TikTok is comedic relief for Gen Zs.
But what many outsiders don’t know is that young people are sticking around for some deeper reasons too.
“Where other platforms make me feel shit and lonely, TikTok makes me feel like I have friends,” an 18-year-old female from Victoria said, echoing other respondents in our What Gen Z Actually Do Online report.
“Hearing people my own age share their thoughts, be creative, educate and have fun is so incredible. It feels the same as when you finally find that group of special people you click with.”
As well as finding a supportive community, TikTok is their new knowledge hub.
“I have genuinely learned so much from TikTok, from life hacks to history, religion, music knowledge, skills. I hope it can be around for a long time.
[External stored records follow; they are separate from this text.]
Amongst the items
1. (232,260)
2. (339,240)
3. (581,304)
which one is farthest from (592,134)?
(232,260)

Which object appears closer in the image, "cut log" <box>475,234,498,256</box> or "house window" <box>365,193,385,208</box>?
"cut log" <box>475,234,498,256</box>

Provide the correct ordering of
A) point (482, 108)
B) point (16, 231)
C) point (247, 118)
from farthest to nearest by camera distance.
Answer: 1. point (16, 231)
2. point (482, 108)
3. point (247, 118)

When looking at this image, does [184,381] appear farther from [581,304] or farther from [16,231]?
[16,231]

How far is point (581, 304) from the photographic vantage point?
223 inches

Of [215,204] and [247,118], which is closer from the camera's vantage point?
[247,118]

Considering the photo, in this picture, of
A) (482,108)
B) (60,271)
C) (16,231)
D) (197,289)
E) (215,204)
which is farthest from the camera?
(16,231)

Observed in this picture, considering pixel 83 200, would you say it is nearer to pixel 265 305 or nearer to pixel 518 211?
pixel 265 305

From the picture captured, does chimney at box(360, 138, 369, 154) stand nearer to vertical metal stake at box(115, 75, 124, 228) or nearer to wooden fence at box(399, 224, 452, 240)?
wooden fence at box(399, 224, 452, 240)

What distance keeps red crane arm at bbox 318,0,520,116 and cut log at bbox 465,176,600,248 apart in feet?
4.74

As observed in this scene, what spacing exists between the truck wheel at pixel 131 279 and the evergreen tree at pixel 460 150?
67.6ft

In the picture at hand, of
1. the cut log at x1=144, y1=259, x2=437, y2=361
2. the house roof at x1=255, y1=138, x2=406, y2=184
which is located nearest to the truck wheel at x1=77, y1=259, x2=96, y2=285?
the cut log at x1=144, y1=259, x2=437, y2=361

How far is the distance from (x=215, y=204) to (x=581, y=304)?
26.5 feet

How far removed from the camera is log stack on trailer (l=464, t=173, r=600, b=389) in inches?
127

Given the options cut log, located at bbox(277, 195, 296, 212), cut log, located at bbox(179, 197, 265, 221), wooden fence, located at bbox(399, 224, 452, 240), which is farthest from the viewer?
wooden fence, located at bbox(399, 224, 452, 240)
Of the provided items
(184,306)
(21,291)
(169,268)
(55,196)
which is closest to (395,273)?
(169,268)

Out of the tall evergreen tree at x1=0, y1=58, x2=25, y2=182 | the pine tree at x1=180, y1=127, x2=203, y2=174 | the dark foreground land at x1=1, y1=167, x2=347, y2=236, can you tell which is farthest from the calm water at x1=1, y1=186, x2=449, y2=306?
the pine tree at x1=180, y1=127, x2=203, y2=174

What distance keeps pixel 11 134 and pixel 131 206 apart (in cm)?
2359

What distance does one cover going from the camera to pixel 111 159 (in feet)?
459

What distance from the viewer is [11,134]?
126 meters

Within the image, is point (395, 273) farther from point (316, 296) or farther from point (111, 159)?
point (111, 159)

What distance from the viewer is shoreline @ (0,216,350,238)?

I think it will really empower our generation,” they continued.
“I say; bye performative draining social media, the kind that feels like a high school popularity contest with likes and comments; hello raw sharing of emotions, creativity and passion that empowers and inspires us to create and live interesting lives in the real world.”
60% of Gen Zs told us they use TikTok regularly, and for many of those users TikTok’s mix of educational and ‘real’ content on top of its funny and relatable content is social media’s saving grace.
Still not taking TikTok seriously?
TikTok shot up to the mainstream in the late 2010s, battling behemoths Facebook, Instagram and YouTube. In 2019, the video-sharing platform was the second most downloaded app and in 2021 it hit its three billion global downloads milestone.
Locally, Australian monthly usage doubled from 7.9 hours in 2019 to 16.8 hours in 2020, app monitoring firm App Annie reported – an increase likely due to extra screen time during Covid-19 lockdowns. Interestingly, monthly usage on YouTube was 16.3 hours in 2020. Australians spent half an hour more on TikTok than on YouTube!
The world is now racing to understand TikTok’s cultural impact beyond viral dancing challenges, its algorithms being scrutinised by journalists and policymakers as Facebook has been before it.
At Year13, we’ve known that TikTok is more than just for the lols. For many Gen Zs who have responded to our surveys, the platform has been life-changing.
“I have also found myself feeling more connected,” a 20-year-old female from Victoria said.
“I have found people on TikTok going through similar health challenges as me and I have been able to watch their videos and feel less lonely because it is like I am going through my recovery with people who understand me.”
Whereas Facebook markets itself as staying in touch with family and friends, TikTok shows how sometimes the connection you need is outside your circles.
“Facebook and Instagram make me feel negative, lonely and less connected as I see my feed full of people I know achieving things and loving life,” they continued.
“Whereas TikTok makes me feel connected, inspired and educated as I see people I don’t necessarily know cheering me on, going through the same things as I’m going through or being interested in the same things as me!”